Old Money, New Games

My sixteen-year-old nephew Oli is the perfect combo of old and new money values. He maintains the neighbourhood gardens, then invests the cash into share portfolios he researches himself, most recently the parent company behind gaming franchise Grand Theft Auto, whose sixth instalment is about to drop.

For the uninitiated, GTA is not exactly a masterclass in conservative financial planning. The in-game economy, helpfully linked to your actual credit card, allows players to purchase properties, luxury vehicles, high-end businesses, weapons and more. Savvy virtual investors can buy golf courses and cinemas to generate passive income. Think swapping four Monopoly houses for a hotel or expanding your property portfolio to include Mayfair while being shot at and fighting fires.

To keep your returns ticking over, you can rob convenience stores or armoured trucks for a quick yield or invest in an acid lab for high production value and impressive margins. Warren Buffett has never mentioned this strategy, which feels like an oversight. There's a casino, because of course there is, and ‘random events’ like helping out an investment banker for a reward, which feels simultaneously altruistic and mildly suspicious. (One wonders: if helping a little old lady with her shopping generated the same in-game payout, would the crime rate drop overnight? Asking for a friend.)

At least Oli's buying shares in the game rather than spending his hard-earned cash in it, a distinction that says everything about the boy.

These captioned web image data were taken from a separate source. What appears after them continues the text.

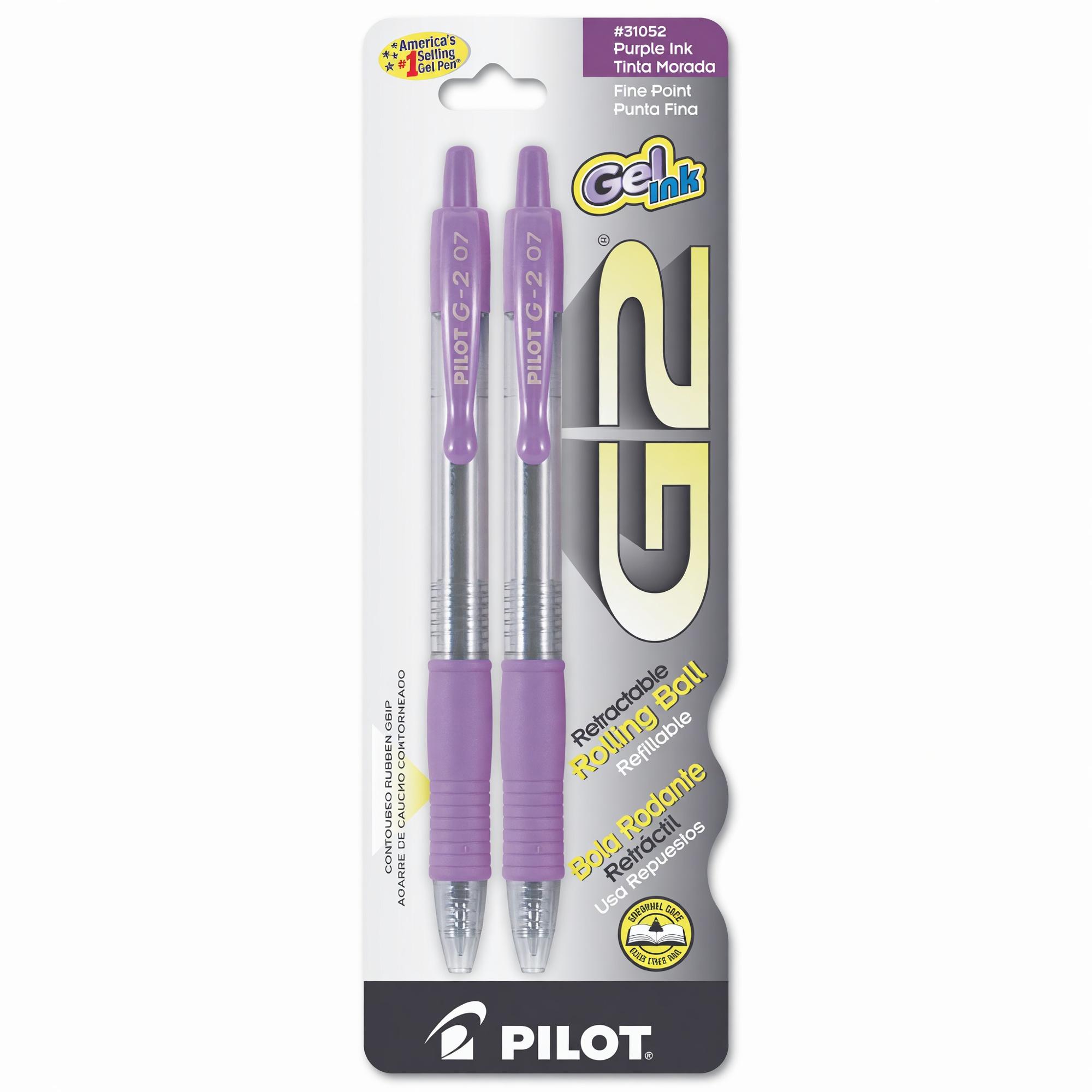 Product image 2 of 4 for PENS G2 GEL PEN FINE 2PK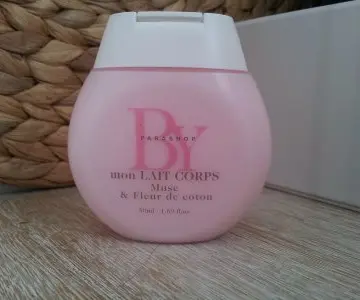 Lait pour le corps, By Parashop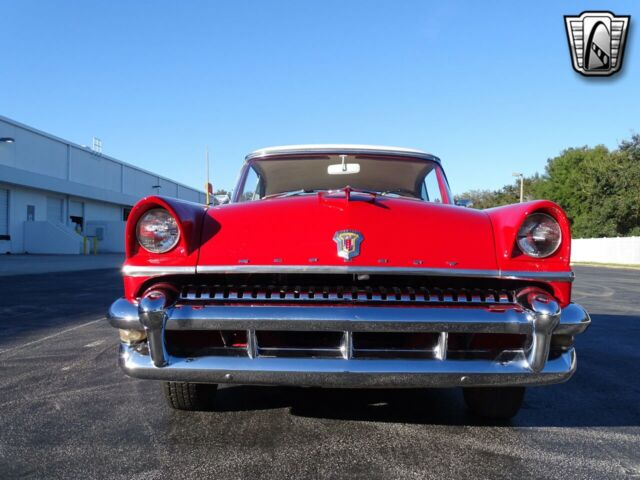 Mercury Monterey 1955 image number 22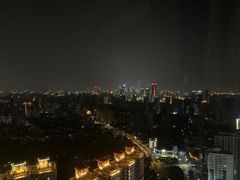 -上海龙之梦万丽酒店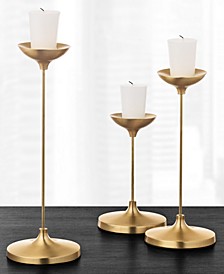 Candle Holders, Set of 3, Created for Macy's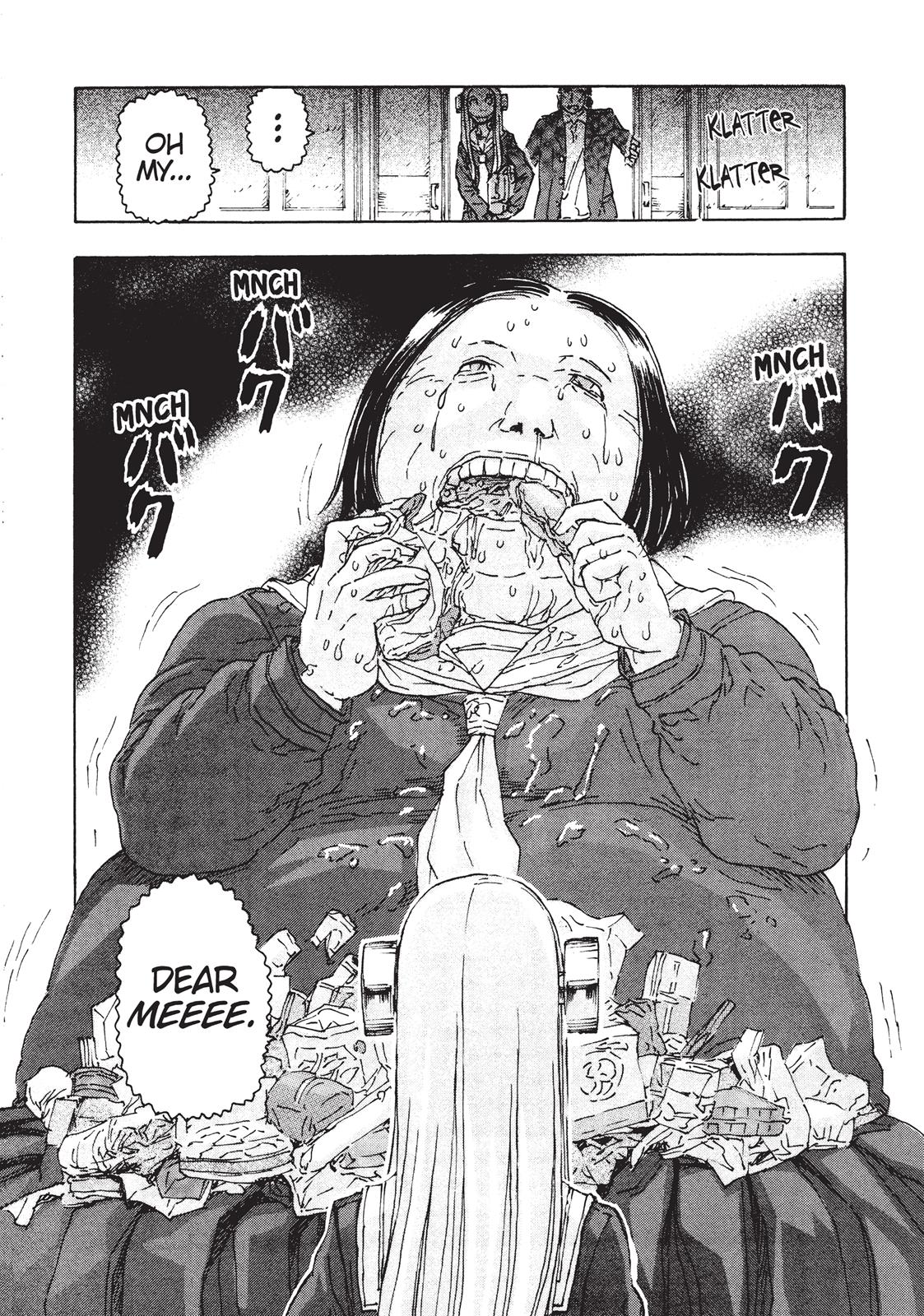 Read Franken Fran (en) Manga Online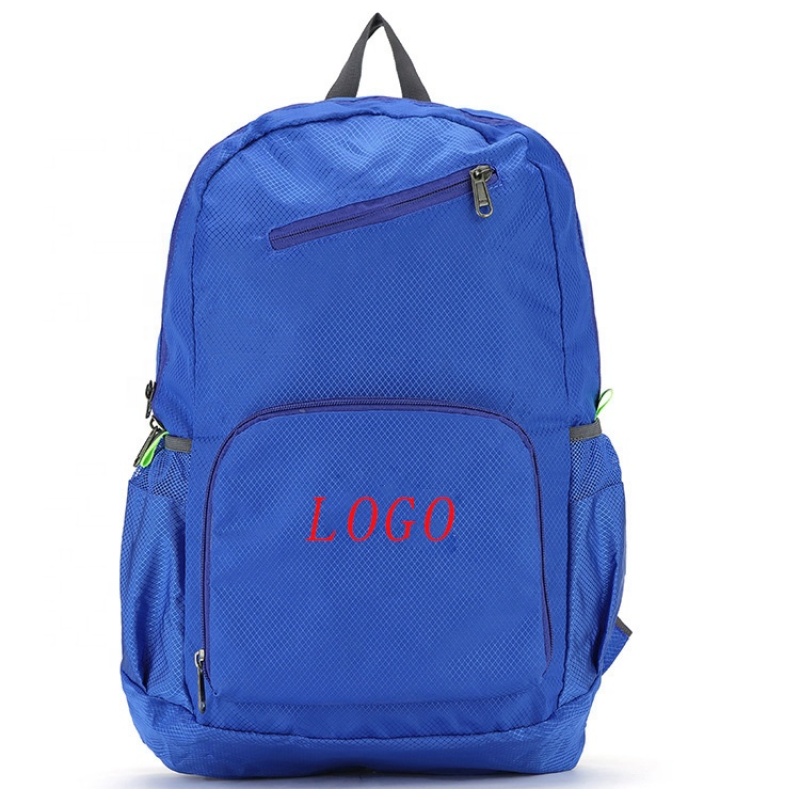 waterproof foldable backpack stylish ladies canvas book bag casual women daily backpacks girls school student female back packs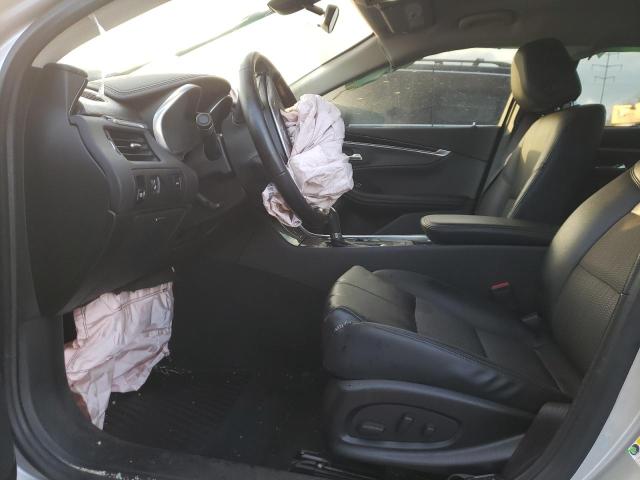 Photo 7 from auction – 2017 CHEVROLET IMPALA with VIN 2G1105SA4H9164529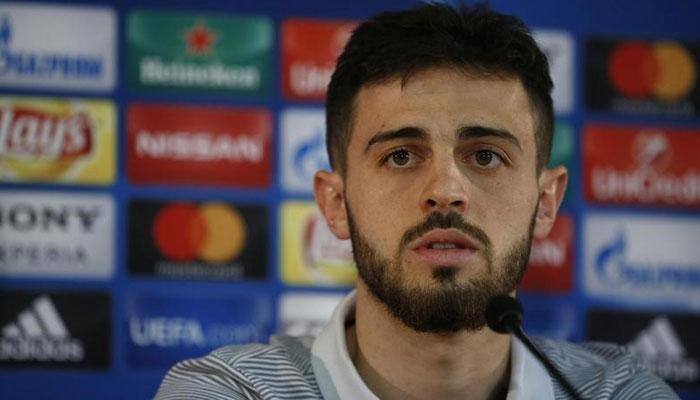 Bernardo Silva seals move to Manchester City from Monaco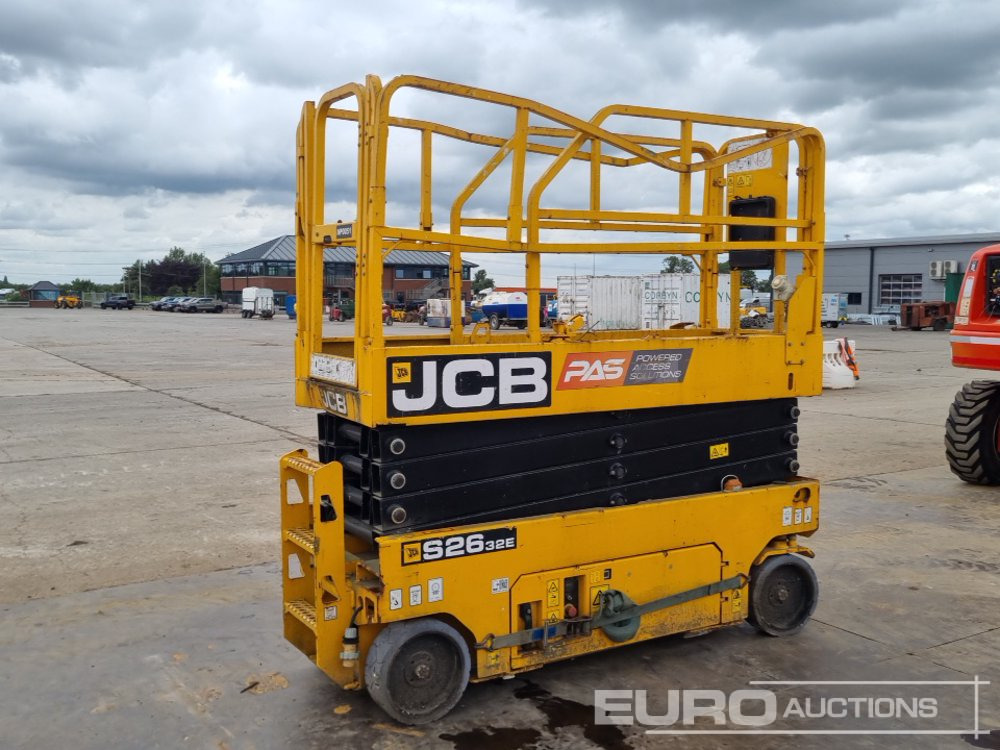JCB S2632E - منصة جومحمولةية: صورة 5 JCB S2632E - منصة جومحمولةية: صورة 5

I try to remember what I did at his age. If I really wanted something, I saved for it: Saturday wages from a shoe shop, topped up with Christmas and birthday money. My most treasured purchase was a black-and-white television the approximate size and weight of a prize pumpkin, taking up a significant portion of my bedroom and all of my savings. Channels were changed with a twiddly knob, an imperfect science producing a generous amount of grey fuzz, and its aerial resembled an inverted coat hanger.

Oli listened to this story with the patient, glassy-eyed expression of a child being told by Auntie Liz about how in her day she walked barefoot to school in the snow.

These days, the era of odd jobbing for cash has given way to content creation: a viral post about lawn care will now earn you considerably more than actual lawn care. My trusty pedal bike, kitted out with occy straps and a dynamo light, has been replaced by a tap-and-go Lime hire that appears from nowhere and costs less than a coffee. Ninety-nine-pence vinyl singles (The Police, Duran Duran) have morphed into family access to my Spotify login. After-school snacks of Vegemite on toast are now 2am Uber Eats, ordered from a warm bed, delivered to the door.

And then there's impulse spending. Our generation had the record shop clearance bin and the TV shopping channel. Today's version is 3am Amazon, one thumb-tap away from your bank account, with an algorithm that knows what you want before you do. (Is it just me who finds it extraordinary that online purchasing takes approximately four seconds, while logging into any app containing personal information requires a twelve-step verification process and the patience of a saint?)

But I don't want to sound curmudgeonly. Times change, and mostly for the better. I enjoy a game as much as the next person, even if my weapon of choice is more Cluedo than Grand Theft Auto. Oli is proof that the instinct to save, invest, and think ahead hasn't gone anywhere. It's just found new tools, and considerably better graphics.

The fundamentals, it turns out, are pretty much the same as they ever were. Work hard. Spend wisely. Don't invest in the acid lab.